The classic 1977 track “Heroes” (from the album of same name) presides as the English artist’s most streamed song on the platform–perhaps due in large measure to the hit single being originally recorded in English, French and German. According to Variety, Bowie’s top 10 most streamed solo tracks go on to include “Let’s Dance,” “Space Oddity,” “Life on Mars,” “Starman,” “Rebel Rebel,” “Moonage Daydream,” “Changes,” “Ziggy Stardust” and “Modern Love.”
Other of his top solo tracks streamed on Spotify include “Fame,” “The Man Who Sold the World,” “China Girl,” Oh! You Pretty Things,” “Sound & Vision,” “Where Are We Now?,” “This Is Not America,” “Ashes to Ashes” and “Young Americans.”
Bowie has sold over 140 million records worldwide across 26 studio albums dating back to his self-titled debut in 1967. Last week’s streaming landmark occurred a month in advance of the Sept. 29 release of Parlophone‘s latest David Bowie box set, A New Career in a New Town. The 11-CD/13-LP compilation will represent the label’s third installment in an ongoing series celebrating the artist’s career from the period of his first hit single, 1969’s “Space Oddity,” up until his final album Blackstar and death in 2016.

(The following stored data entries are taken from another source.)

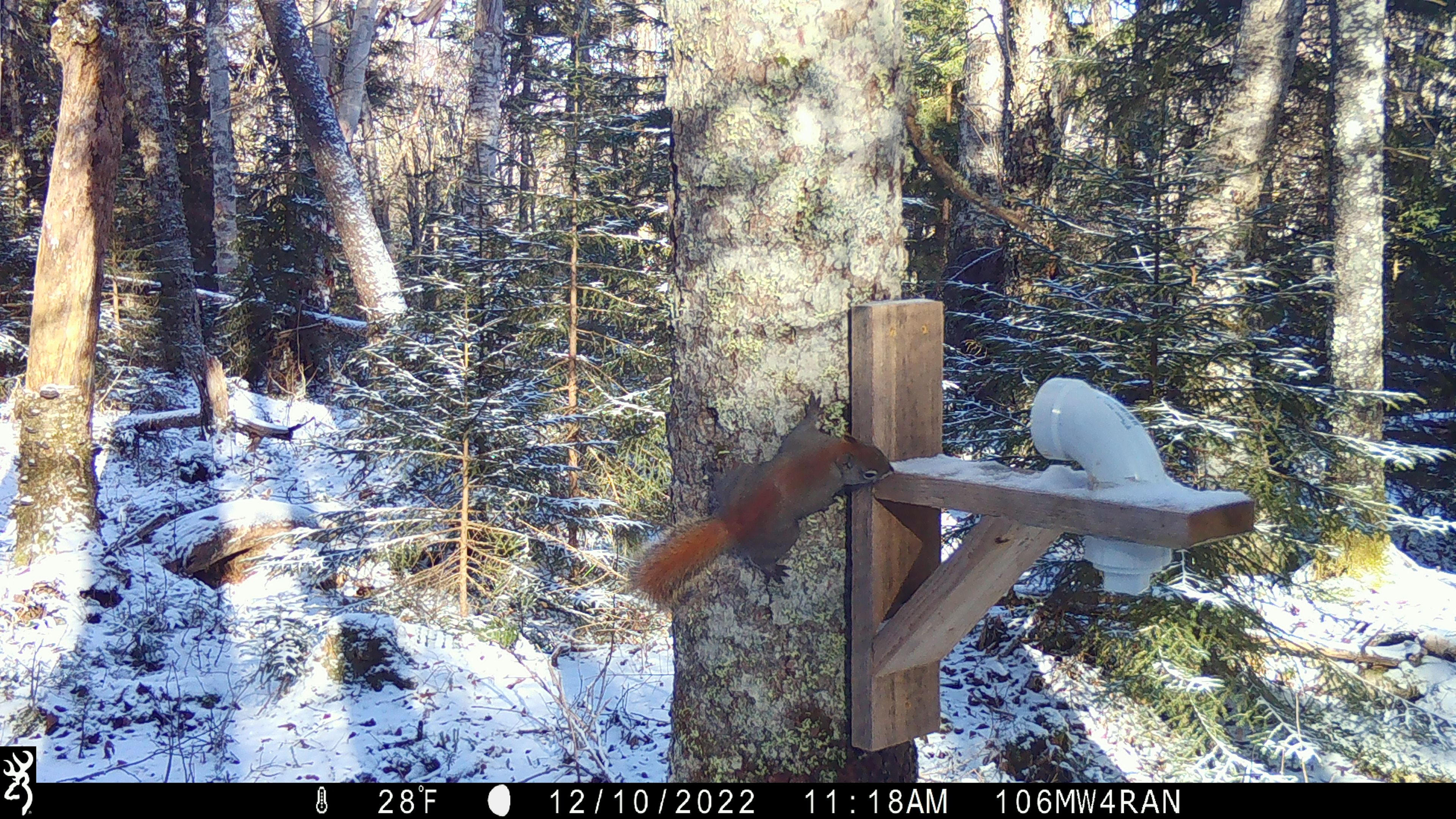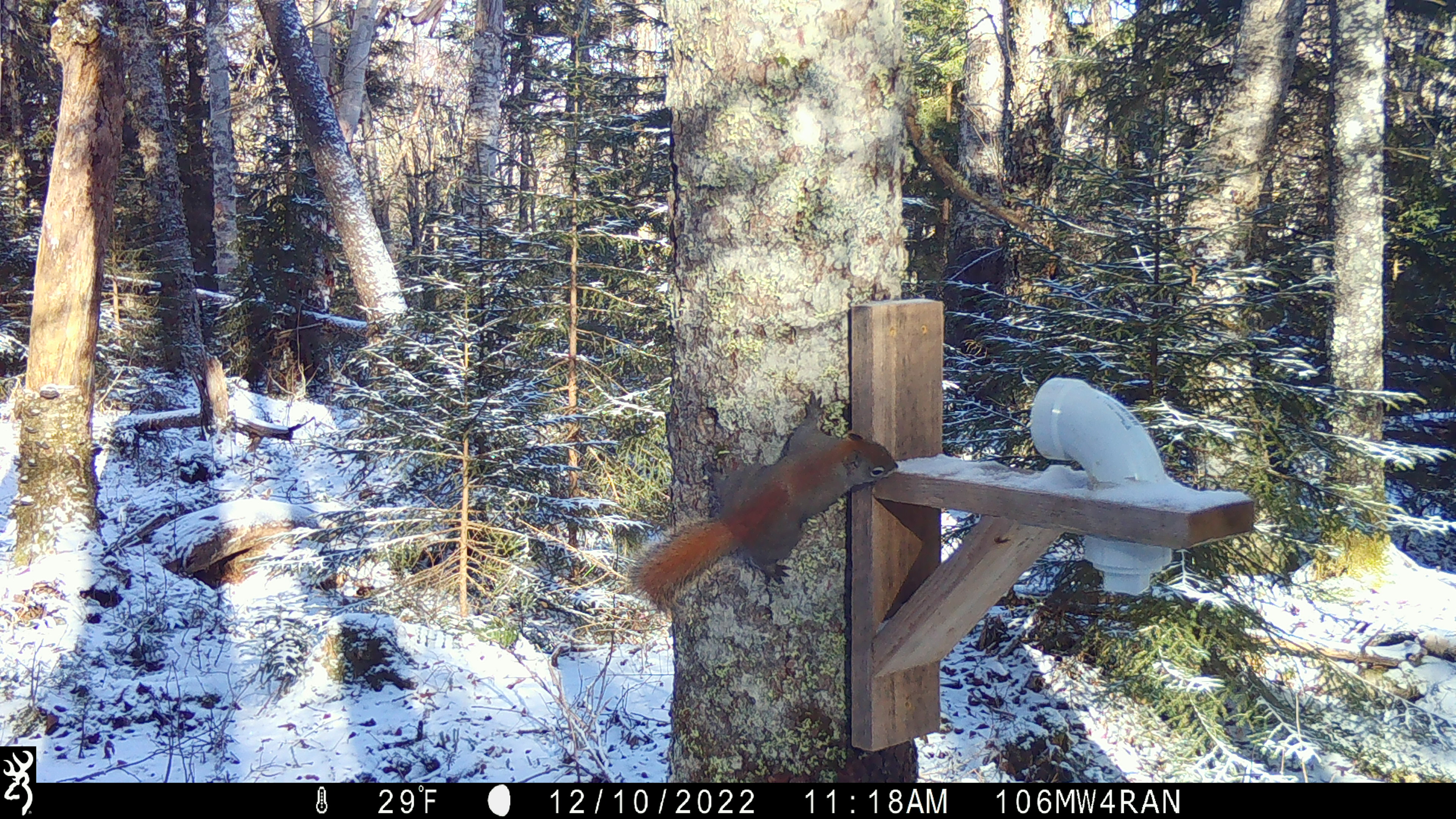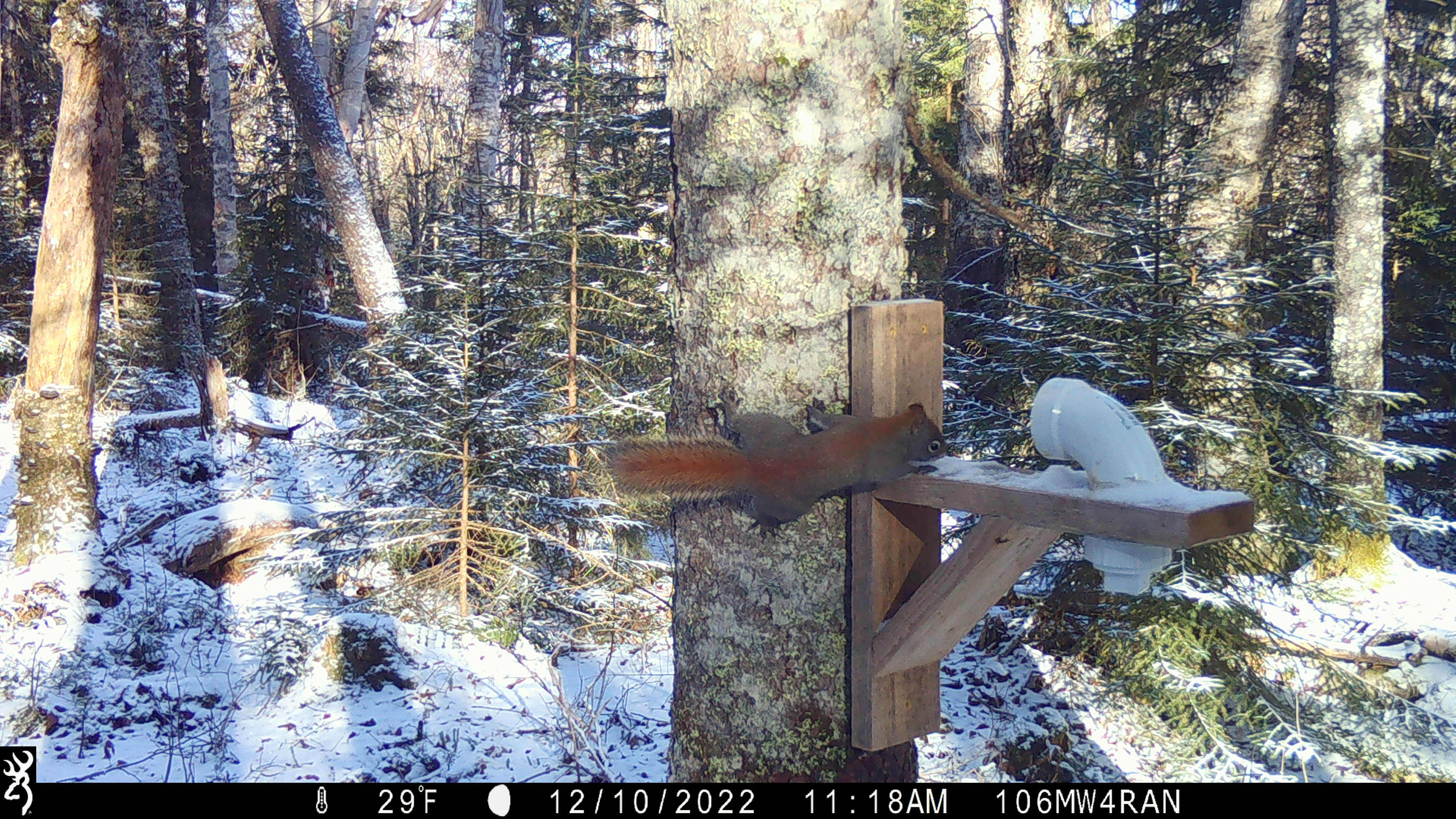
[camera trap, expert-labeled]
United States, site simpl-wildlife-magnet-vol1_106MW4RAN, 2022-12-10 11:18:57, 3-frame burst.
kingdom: Animalia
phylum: Chordata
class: Mammalia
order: Rodentia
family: Sciuridae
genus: Tamiasciurus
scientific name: Tamiasciurus hudsonicus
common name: red squirrel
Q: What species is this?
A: Red squirrel (Tamiasciurus hudsonicus).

A New Career in a New Town will consolidate Bowie’s output during the so-called “Berlin Trilogy” of 1977-1982. This era consisted of the highly experimental studio albums Low (1977), “Heroes” (1977), Lodger (1979), Scary Monsters (And Super Creeps) (1980)–plus the live album Stage (1981), the Baal soundtrack (1981) and various singles and B-sides.
The upcoming Bowie box set will close the book on his early years with RCA Records, the label that also produced the albums from his seminal glam-rock phase (1969-73) and the R&B years of 1974-76.